- **RECORD EXTRACTS**

===============

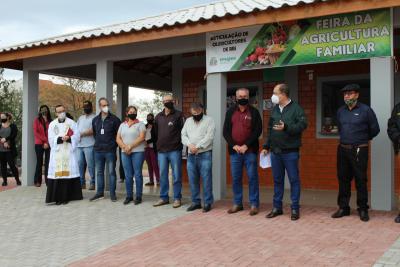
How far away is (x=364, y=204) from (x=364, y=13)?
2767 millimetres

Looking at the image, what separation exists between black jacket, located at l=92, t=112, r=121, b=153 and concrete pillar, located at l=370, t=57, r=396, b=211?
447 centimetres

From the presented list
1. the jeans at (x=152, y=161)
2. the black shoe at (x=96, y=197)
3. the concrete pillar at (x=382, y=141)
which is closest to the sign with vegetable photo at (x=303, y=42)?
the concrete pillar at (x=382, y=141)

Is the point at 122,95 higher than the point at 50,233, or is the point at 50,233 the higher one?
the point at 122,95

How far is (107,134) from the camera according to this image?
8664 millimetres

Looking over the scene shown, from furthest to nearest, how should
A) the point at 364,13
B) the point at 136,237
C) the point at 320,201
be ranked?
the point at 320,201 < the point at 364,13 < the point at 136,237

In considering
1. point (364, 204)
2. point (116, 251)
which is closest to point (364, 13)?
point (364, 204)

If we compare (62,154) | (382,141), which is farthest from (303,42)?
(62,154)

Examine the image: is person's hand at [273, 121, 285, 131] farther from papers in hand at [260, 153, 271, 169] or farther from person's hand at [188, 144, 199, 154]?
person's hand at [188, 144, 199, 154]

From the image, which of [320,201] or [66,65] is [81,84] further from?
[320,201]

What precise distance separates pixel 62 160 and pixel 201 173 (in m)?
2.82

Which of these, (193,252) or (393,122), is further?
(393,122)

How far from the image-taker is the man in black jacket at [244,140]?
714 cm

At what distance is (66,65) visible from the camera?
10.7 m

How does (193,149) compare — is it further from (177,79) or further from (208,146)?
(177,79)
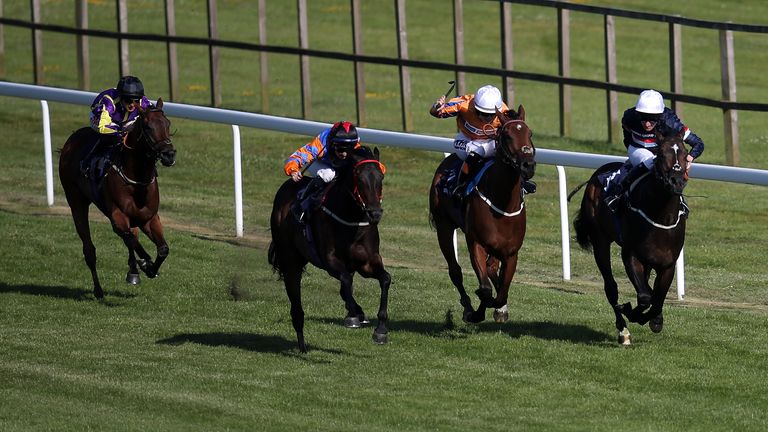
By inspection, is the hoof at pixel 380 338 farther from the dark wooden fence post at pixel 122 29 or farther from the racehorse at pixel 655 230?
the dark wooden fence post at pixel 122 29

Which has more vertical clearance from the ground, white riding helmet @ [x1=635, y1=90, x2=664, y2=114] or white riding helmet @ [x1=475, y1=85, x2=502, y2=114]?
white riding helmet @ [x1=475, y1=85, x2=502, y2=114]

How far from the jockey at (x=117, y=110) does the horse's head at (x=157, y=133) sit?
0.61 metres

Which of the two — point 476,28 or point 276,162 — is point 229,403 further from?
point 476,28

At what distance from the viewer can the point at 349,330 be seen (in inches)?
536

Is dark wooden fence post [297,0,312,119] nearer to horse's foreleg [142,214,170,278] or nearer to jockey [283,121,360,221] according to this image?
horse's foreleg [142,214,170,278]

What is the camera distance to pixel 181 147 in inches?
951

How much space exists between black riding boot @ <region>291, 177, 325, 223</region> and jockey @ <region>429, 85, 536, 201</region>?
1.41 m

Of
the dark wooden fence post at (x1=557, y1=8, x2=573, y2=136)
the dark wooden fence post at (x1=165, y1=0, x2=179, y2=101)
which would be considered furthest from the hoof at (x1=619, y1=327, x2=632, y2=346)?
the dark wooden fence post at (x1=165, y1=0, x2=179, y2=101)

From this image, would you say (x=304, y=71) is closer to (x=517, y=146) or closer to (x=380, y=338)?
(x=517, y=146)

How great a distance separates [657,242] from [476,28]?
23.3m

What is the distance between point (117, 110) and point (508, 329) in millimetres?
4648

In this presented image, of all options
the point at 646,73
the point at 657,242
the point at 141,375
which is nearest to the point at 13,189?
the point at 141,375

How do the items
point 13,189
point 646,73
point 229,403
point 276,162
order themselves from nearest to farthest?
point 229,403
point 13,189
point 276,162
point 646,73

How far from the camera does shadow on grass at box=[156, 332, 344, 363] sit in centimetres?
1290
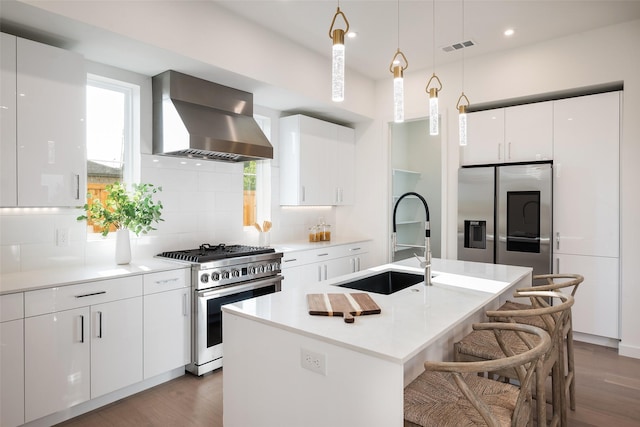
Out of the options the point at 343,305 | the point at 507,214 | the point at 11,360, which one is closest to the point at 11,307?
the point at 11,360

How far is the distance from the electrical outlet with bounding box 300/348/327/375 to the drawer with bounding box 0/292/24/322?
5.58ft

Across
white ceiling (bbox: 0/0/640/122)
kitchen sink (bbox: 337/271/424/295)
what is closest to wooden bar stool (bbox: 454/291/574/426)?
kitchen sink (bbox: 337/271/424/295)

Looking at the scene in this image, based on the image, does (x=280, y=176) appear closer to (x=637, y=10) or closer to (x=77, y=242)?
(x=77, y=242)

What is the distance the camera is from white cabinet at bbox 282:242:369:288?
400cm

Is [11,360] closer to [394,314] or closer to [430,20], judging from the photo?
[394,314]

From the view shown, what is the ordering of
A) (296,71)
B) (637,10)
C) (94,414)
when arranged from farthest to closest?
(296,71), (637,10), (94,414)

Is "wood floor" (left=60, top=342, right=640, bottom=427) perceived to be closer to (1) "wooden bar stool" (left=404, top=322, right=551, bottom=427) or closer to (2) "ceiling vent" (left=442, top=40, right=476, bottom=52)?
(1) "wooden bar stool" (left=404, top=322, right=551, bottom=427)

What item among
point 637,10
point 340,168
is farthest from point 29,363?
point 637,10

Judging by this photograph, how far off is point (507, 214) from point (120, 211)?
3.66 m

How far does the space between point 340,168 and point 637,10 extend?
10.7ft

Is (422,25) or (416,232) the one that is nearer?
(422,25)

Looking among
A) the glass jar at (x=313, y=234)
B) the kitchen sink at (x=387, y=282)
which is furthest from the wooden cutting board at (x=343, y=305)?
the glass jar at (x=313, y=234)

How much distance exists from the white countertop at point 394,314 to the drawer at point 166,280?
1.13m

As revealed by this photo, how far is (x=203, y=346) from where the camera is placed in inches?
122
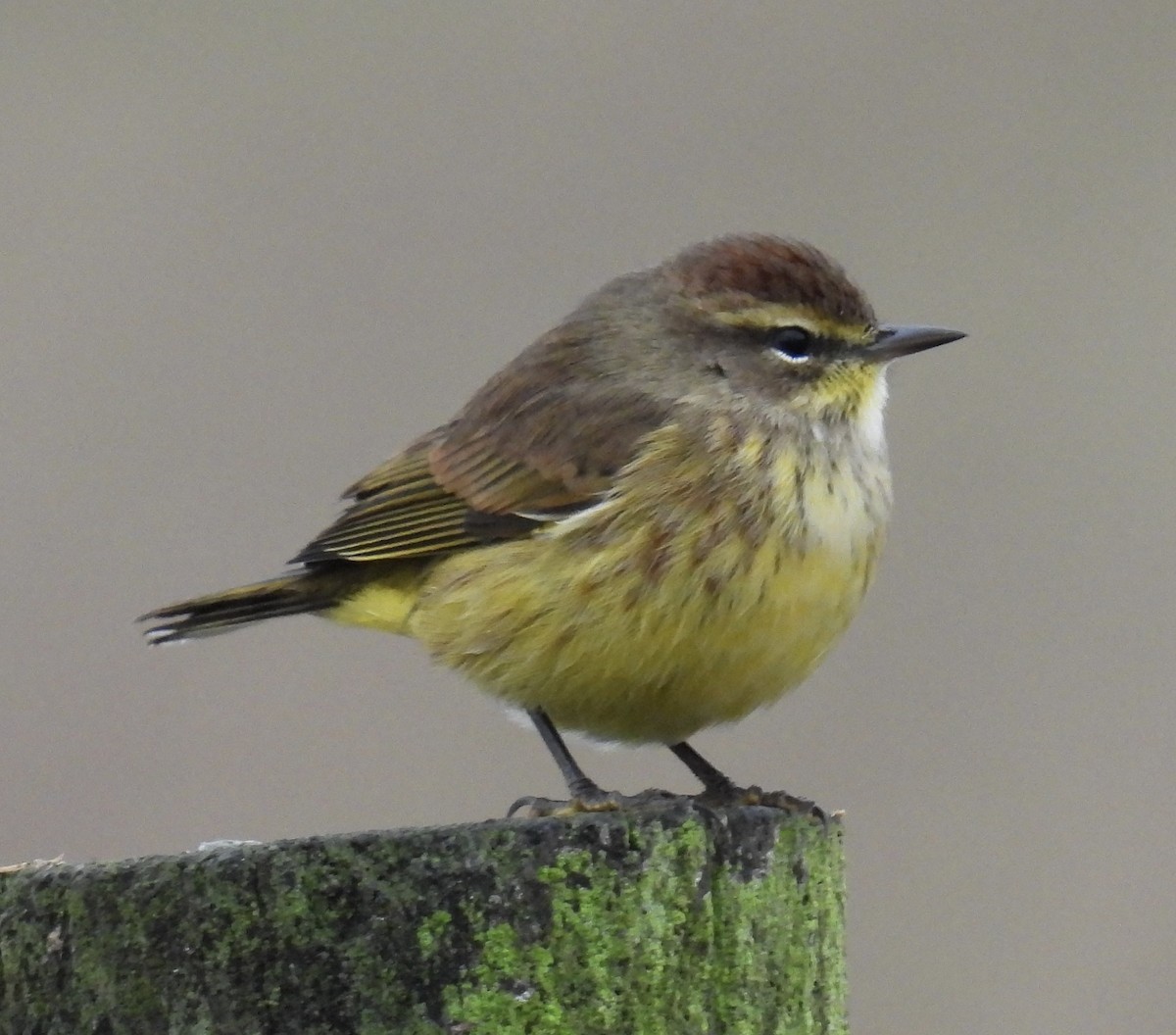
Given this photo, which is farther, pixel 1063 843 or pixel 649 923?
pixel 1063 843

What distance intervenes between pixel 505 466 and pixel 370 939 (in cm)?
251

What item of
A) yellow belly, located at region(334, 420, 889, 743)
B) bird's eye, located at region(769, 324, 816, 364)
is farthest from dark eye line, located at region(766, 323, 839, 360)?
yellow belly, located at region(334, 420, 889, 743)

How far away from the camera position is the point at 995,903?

===============

- **STATED EXERCISE**
Without the pictures, write out every entry precisely as it appears.

- **SOLUTION TO THE EXERCISE**
How far away is (x=364, y=204) from (x=364, y=13)?
2767 millimetres

Looking at the image, what separation exists between black jacket, located at l=92, t=112, r=121, b=153 and concrete pillar, located at l=370, t=57, r=396, b=211?
447 centimetres

From the presented list
1. the jeans at (x=152, y=161)
2. the black shoe at (x=96, y=197)
3. the concrete pillar at (x=382, y=141)
which is closest to the sign with vegetable photo at (x=303, y=42)?
the concrete pillar at (x=382, y=141)

Is the point at 122,95 higher than the point at 50,233, or is the point at 50,233 the higher one?
the point at 122,95

How far is (107,134) from the camera according to this image?
8664 millimetres

Looking over the scene shown, from furthest to nearest, how should
A) the point at 364,13
B) the point at 136,237
C) the point at 320,201
be ranked?
the point at 320,201 < the point at 364,13 < the point at 136,237

In considering
1. point (364, 204)
2. point (116, 251)
which is closest to point (364, 13)?
point (364, 204)

If we compare (62,154) | (382,141), which is farthest from (303,42)?
(62,154)

Examine the image: is person's hand at [273, 121, 285, 131] farther from papers in hand at [260, 153, 271, 169] or farther from person's hand at [188, 144, 199, 154]?
person's hand at [188, 144, 199, 154]

From the image, which of [320,201] or [66,65] is [81,84] further from?
[320,201]

What precise distance separates pixel 62 160 and pixel 201 173 (in m)?
2.82

Which of these, (193,252) or (393,122), is further?
(393,122)

How far from the image-taker is the man in black jacket at [244,140]?
714 cm

At what distance is (66,65) visible from the camera?
10.7 m

How does (193,149) compare — is it further from (177,79) or further from (208,146)?
(177,79)
By inspection, is the hoof at pixel 380 338 farther from the dark wooden fence post at pixel 122 29 or farther from the racehorse at pixel 655 230?
the dark wooden fence post at pixel 122 29

Which has more vertical clearance from the ground, white riding helmet @ [x1=635, y1=90, x2=664, y2=114] or white riding helmet @ [x1=475, y1=85, x2=502, y2=114]?
white riding helmet @ [x1=475, y1=85, x2=502, y2=114]

How far from the jockey at (x=117, y=110) does the horse's head at (x=157, y=133) sit?
0.61 metres

Which of the two — point 476,28 or point 276,162 — is point 229,403 further from?
point 476,28

At what distance from the viewer can the point at 349,330 be seen (in inches)?
536

Is dark wooden fence post [297,0,312,119] nearer to horse's foreleg [142,214,170,278] or nearer to jockey [283,121,360,221] according to this image?
horse's foreleg [142,214,170,278]

What is the camera distance to pixel 181 147 in inches?
951

How much space exists between black riding boot @ <region>291, 177, 325, 223</region> and jockey @ <region>429, 85, 536, 201</region>?
1.41 m

Of
the dark wooden fence post at (x1=557, y1=8, x2=573, y2=136)
the dark wooden fence post at (x1=165, y1=0, x2=179, y2=101)
which would be considered furthest from the hoof at (x1=619, y1=327, x2=632, y2=346)?
the dark wooden fence post at (x1=165, y1=0, x2=179, y2=101)

From this image, would you say (x=304, y=71) is closer to (x=517, y=146) or closer to (x=380, y=338)?
(x=517, y=146)

How great a distance separates [657,242] from [476,28]?
23.3m

What is the distance between point (117, 110) and point (508, 329) in millimetres?
4648

In this presented image, of all options
the point at 646,73
the point at 657,242
the point at 141,375
which is nearest to the point at 13,189?
the point at 141,375

How do the items
point 13,189
point 646,73
point 229,403
point 276,162
order themselves from nearest to farthest?
point 229,403
point 13,189
point 276,162
point 646,73

How far from the camera does shadow on grass at box=[156, 332, 344, 363] sit in centimetres?
1290
Out of the options the point at 343,305 | the point at 507,214 | the point at 11,360, which one is closest to the point at 11,307?
the point at 11,360

How far is the distance from the electrical outlet with bounding box 300/348/327/375 to the drawer with bounding box 0/292/24/322?
5.58ft

Across
white ceiling (bbox: 0/0/640/122)
kitchen sink (bbox: 337/271/424/295)
what is closest to wooden bar stool (bbox: 454/291/574/426)?
kitchen sink (bbox: 337/271/424/295)

Looking at the scene in this image, based on the image, does (x=280, y=176) appear closer to (x=637, y=10) or closer to (x=77, y=242)?
(x=77, y=242)

What is the distance the camera is from white cabinet at bbox 282:242:369:288?
400cm

Is [11,360] closer to [394,314] or closer to [430,20], judging from the photo?
[394,314]

From the view shown, what is the ordering of
A) (296,71)
B) (637,10)
C) (94,414)
when arranged from farthest to closest?
(296,71), (637,10), (94,414)

Is "wood floor" (left=60, top=342, right=640, bottom=427) perceived to be closer to (1) "wooden bar stool" (left=404, top=322, right=551, bottom=427) or closer to (2) "ceiling vent" (left=442, top=40, right=476, bottom=52)?
(1) "wooden bar stool" (left=404, top=322, right=551, bottom=427)

What item among
point 637,10
point 340,168
is farthest from point 29,363?
point 637,10

Judging by this photograph, how far off is point (507, 214) from point (120, 211)?
3.66 m

How far does the space between point 340,168 and point 637,10 extend?
10.7ft

Is (422,25) or (416,232) the one that is nearer?
(422,25)

Looking among
A) the glass jar at (x=313, y=234)
B) the kitchen sink at (x=387, y=282)
which is furthest from the wooden cutting board at (x=343, y=305)?
the glass jar at (x=313, y=234)

How much distance exists from the white countertop at point 394,314 to the drawer at point 166,280?
1.13m

As revealed by this photo, how far is (x=203, y=346) from where the camera is placed in inches?
122
Given this photo, which is farther, pixel 1063 843 or pixel 649 923?
pixel 1063 843

What distance intervenes between pixel 505 466 and pixel 370 939 (in cm)?
251

What item of
A) yellow belly, located at region(334, 420, 889, 743)
B) bird's eye, located at region(769, 324, 816, 364)
is farthest from dark eye line, located at region(766, 323, 839, 360)?
yellow belly, located at region(334, 420, 889, 743)

How far away from the camera position is the point at 995,903?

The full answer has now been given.